Entrez le centromère basculant. En utilisant l'imagerie en direct d'ovocytes de souris, les chercheurs ont découvert que les centromères « plus forts » étaient plus susceptibles de se détacher du fuseau que les centromères plus faibles et étaient particulièrement susceptibles de se détacher s'ils étaient orientés vers le côté cortical de la cellule, vraisemblablement pour se retourner et se réorienter vers le pôle œuf de la cellule.

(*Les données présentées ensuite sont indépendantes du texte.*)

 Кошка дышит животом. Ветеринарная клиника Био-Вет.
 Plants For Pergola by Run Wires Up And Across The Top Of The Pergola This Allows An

Les centromères les plus faibles ne se détachaient que rarement et ne montraient aucune préférence pour un côté ou l'autre de la cellule.
"Si vous êtes un centromère égoïste et que vous êtes dans le mauvais sens, tu dois lâcher prise pour pouvoir faire face à l'autre sens, " a déclaré Lampson. " C'est comme ça que vous " gagnez ". "
Dans les travaux futurs, Lampson et son équipe espèrent explorer davantage les caractéristiques des centromères qui les rendent forts ou faibles.
"Ce travail nous a donné de bonnes informations sur la transmission biaisée des centromères, mais cela soulève aussi une tonne d'autres questions, " a dit Lampson. " Pourquoi nos centromères ont-ils l'apparence qu'ils ont, et comment évoluent-ils pour gagner ces compétitions ? Ce sont des questions biologiques fondamentales dont nous ne savons toujours pas grand-chose."